Car, si à sa naissance, l’écriture n’étaient qu’inscriptions sur divers
supports, elle se diversifia très rapidement et fut nommée d’après le
support sur lequel elle reposait. Créer avec l’écriture demande donc une création
libre du support auquel elle se rattache : pour cela, la forme requiert un
oubli presque volontaire (il suffit de voir les applications avec la peinture ou
la calligraphie, par exemple). Le mouvement de la main qui tient la plume ou le
crayon déclenche un surprenant et immédiat processus de création : la
naissance d’un être unique, d’un individu, d’une personne semblable à
aucune autre. En tant
que poète, je me pose la question suivante : la création dépend–elle
des formes inhérentes de sa conception, de ses formes ? N’existe-t-il
pas un autre langage artistique, libre de toutes contingences,
s’alliant aux errances de notre imagination ? On entend souvent que tout
a été fait, plus rien n’est à inventer si ce n’est la création en
particulier.
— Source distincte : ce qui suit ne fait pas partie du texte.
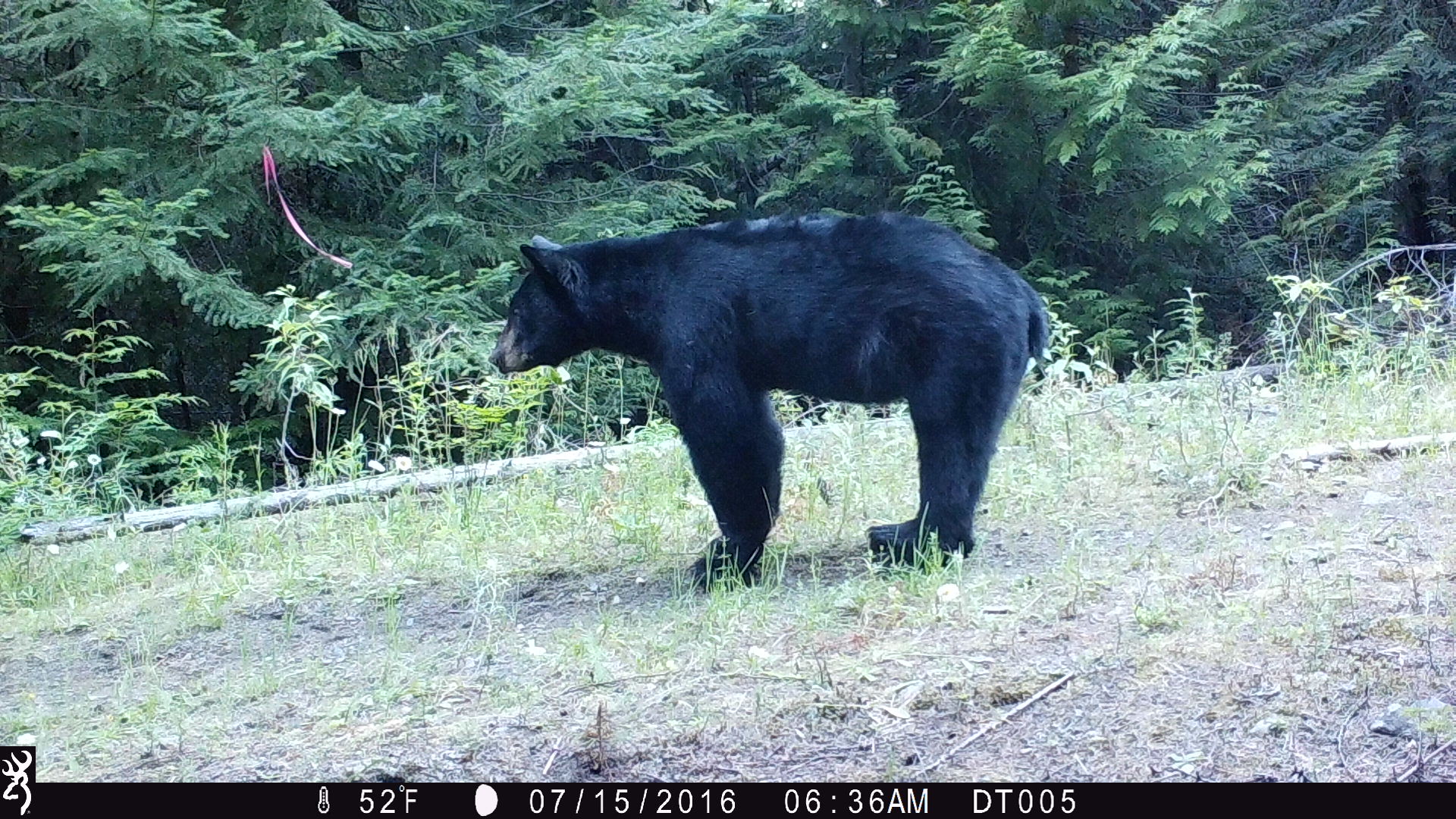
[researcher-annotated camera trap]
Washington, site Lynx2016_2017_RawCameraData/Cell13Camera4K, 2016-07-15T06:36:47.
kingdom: Animalia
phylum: Chordata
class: Mammalia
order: Carnivora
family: Ursidae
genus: Ursus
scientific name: Ursus americanus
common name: american black bear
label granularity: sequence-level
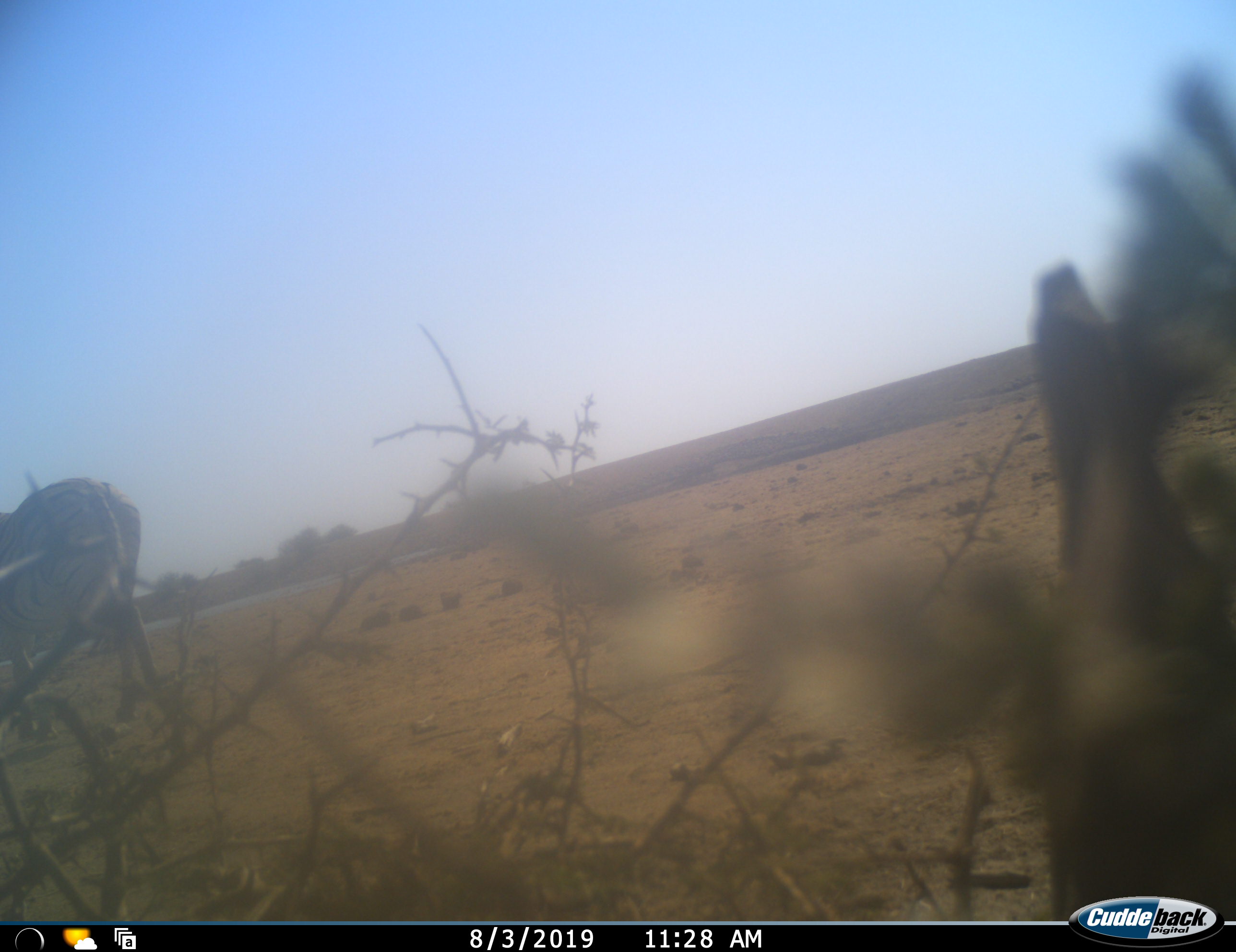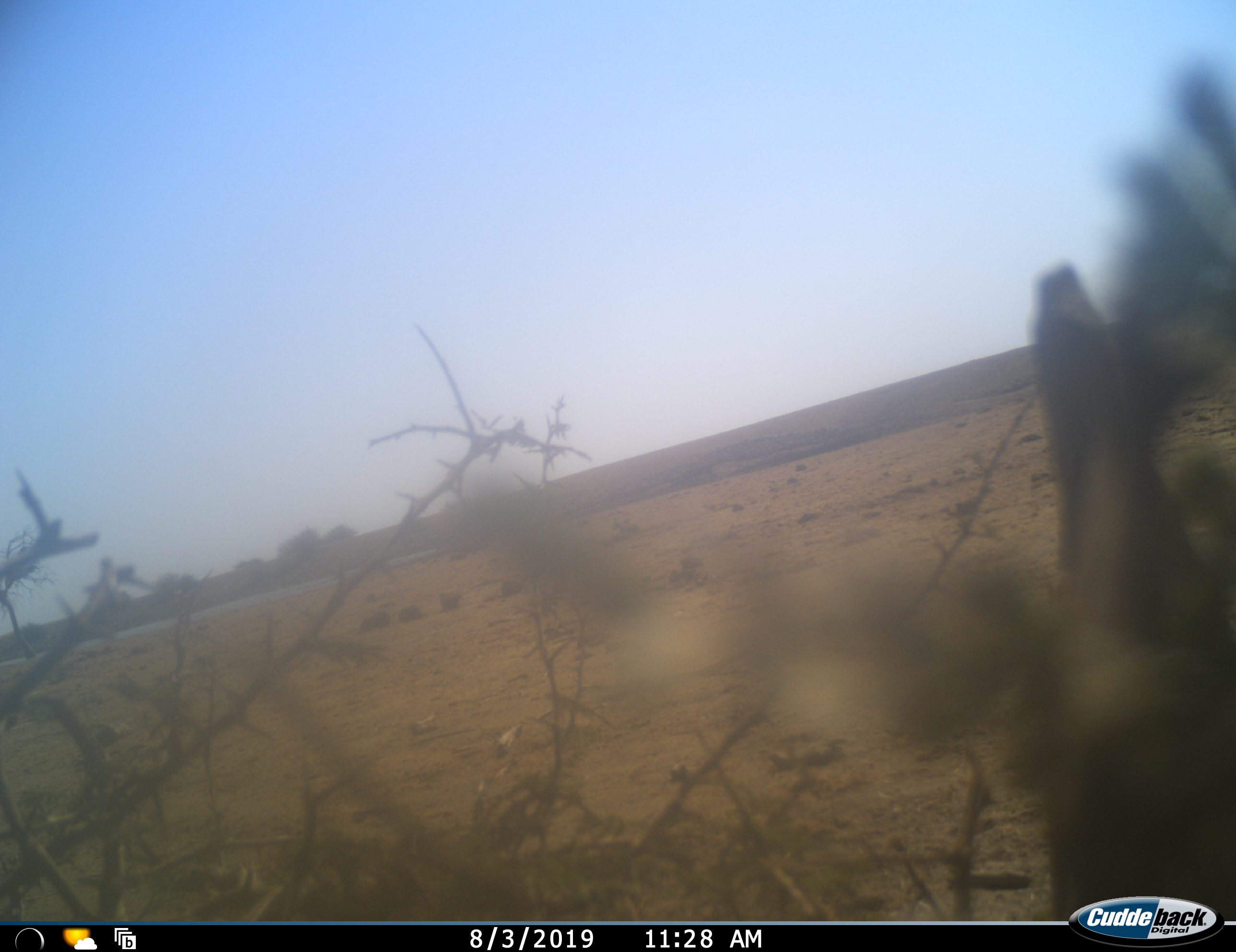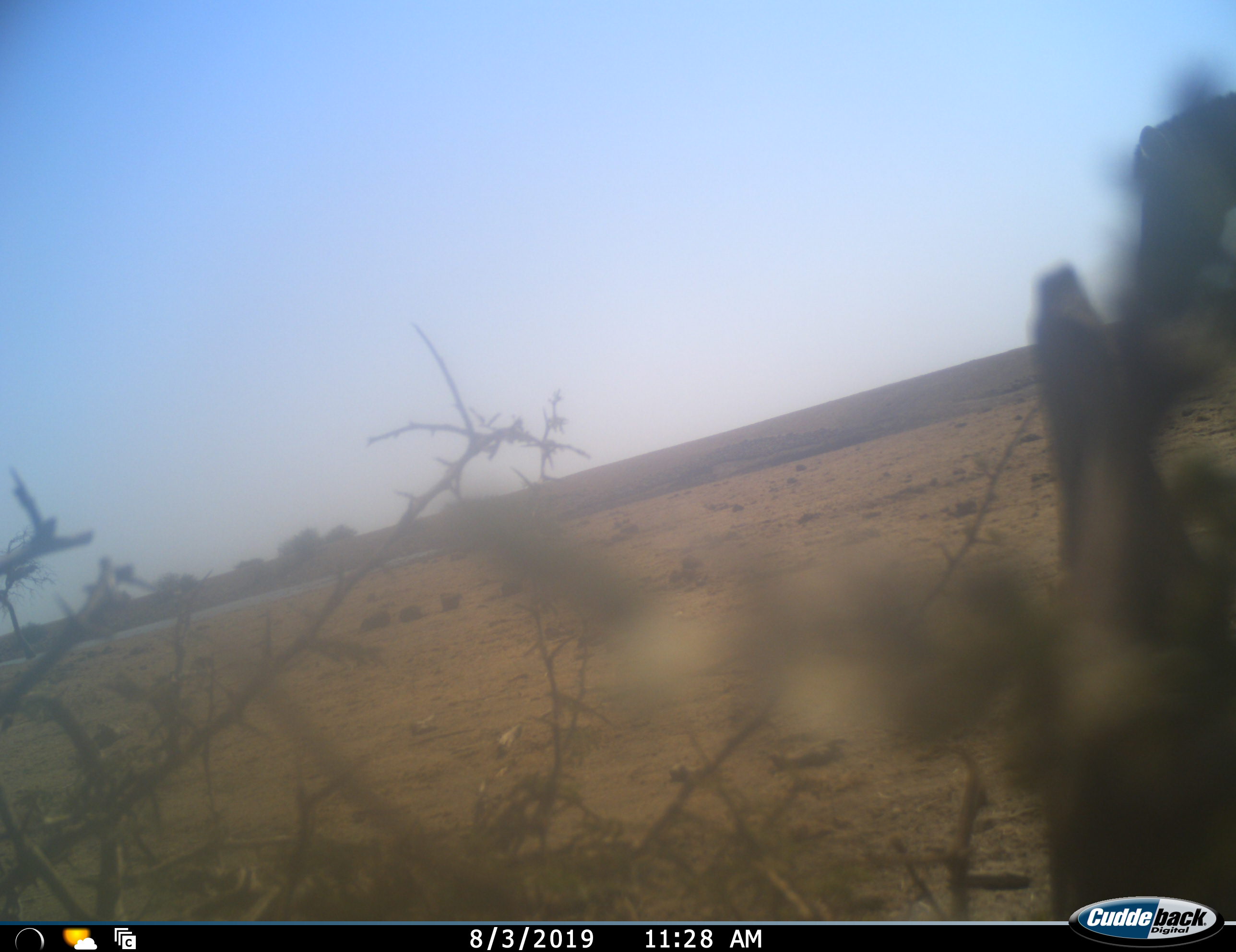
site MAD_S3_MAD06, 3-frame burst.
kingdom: Animalia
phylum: Chordata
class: Mammalia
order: Perissodactyla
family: Equidae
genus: Equus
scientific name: Equus quagga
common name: plains zebra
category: zebraplains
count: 1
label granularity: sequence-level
Maintenant que tous les canons de la création en littérature, en
peinture, en poésie, etc... sont connus et reconnus, l’art et la création en
général, vont pouvoir s’exprimer librement, loin de cet étouffement dans
lequel on veut les enfermer, loin de ces boîtes et de ces étiquettes qui
limitent leur champ d’action. A force de vouloir repousser les limites,
celles-ci ont finalement éclaté et laissé paraître au grand jour l’immense
possibilité de jouir d’un espace de créativité. Aussi, avouerai-je que tout
reste à créer ! Une
fois que l’on manipule correctement les codes dans une certaine expression de
l’art, notre personnalité s‘affirme, le masque tombe et ne reste alors que
le créateur. Il y a désormais toute une éducation à la sensibilité qui peut
s’opérer. L’indicible tend une expérience de l’imaginaire, de la représentation, de la création sans la forme.
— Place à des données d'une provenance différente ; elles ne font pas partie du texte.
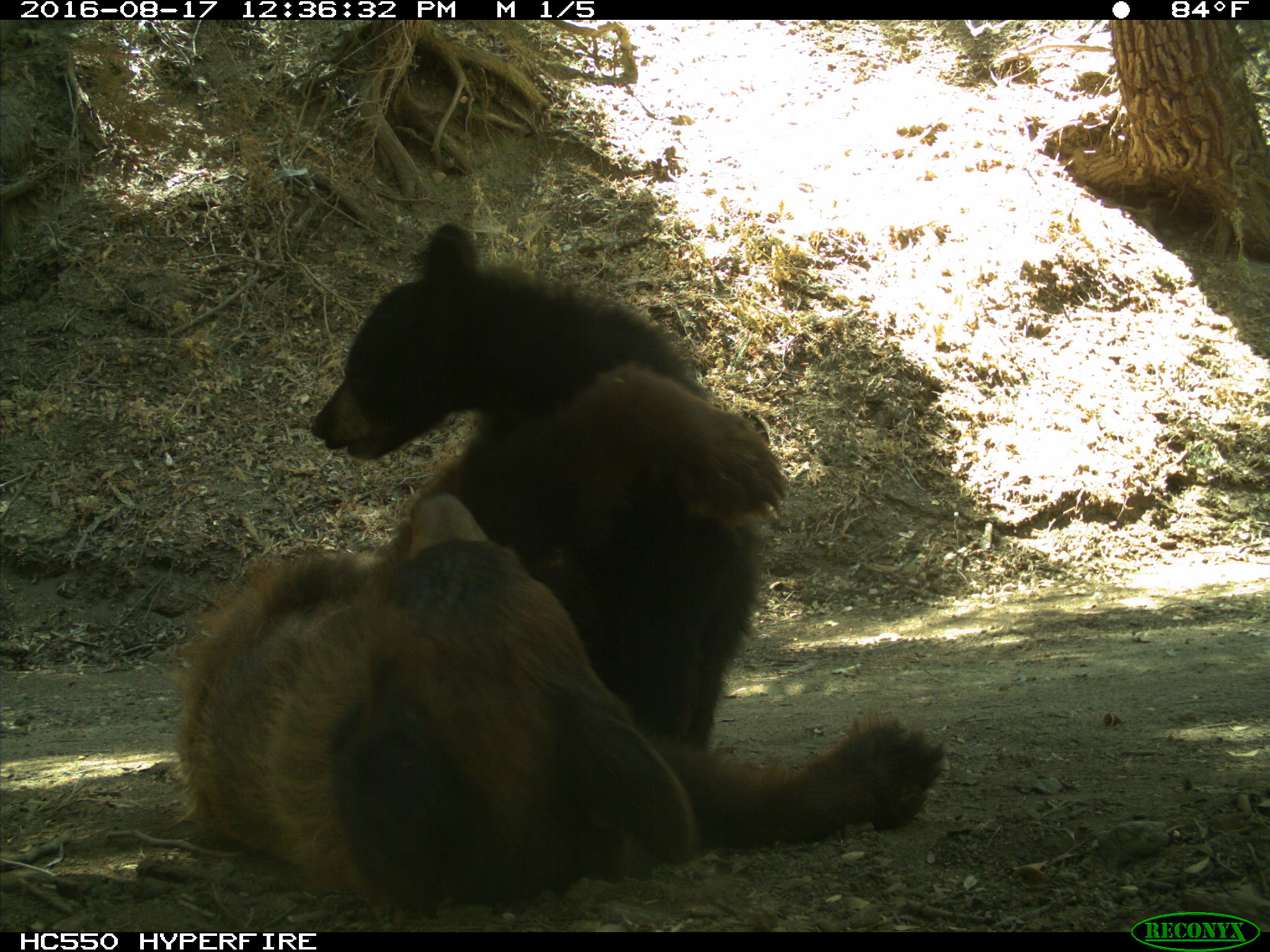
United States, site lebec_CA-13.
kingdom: Animalia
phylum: Chordata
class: Mammalia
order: Carnivora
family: Ursidae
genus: Ursus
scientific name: Ursus americanus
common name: american black bear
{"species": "Ursus americanus (american black bear)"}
¤ Être son propre guide (chronique du 31 décembre 2004, Annuaire Scriboïque n°6) Quel vœu ! Être
son guide revient aussi à se libérer durablement de ces formes d’aliénation
à mon sens. Et pour cela, il faut savoir regarder la vie autrement, la
contempler puis la rétablir dans toute son énergie, toute sa
violence…Silence ambigu.. Il va falloir incliner le monde de notre côté,
tordre les préceptes et les lois imbéciles afin de ne plus séparer un corps
et un esprit, tout cela pour le prix d’une même énergie : retrouver son
identité. Par sa nature, la vie insufflée dans nos poumons est une création
permanente et par sa nature encore, elle nous pousse à courber l’univers dans
notre sens. En cela, nous lui sommes redevables et respectueux et devons
l’honorer en exaltant notre propre puissance.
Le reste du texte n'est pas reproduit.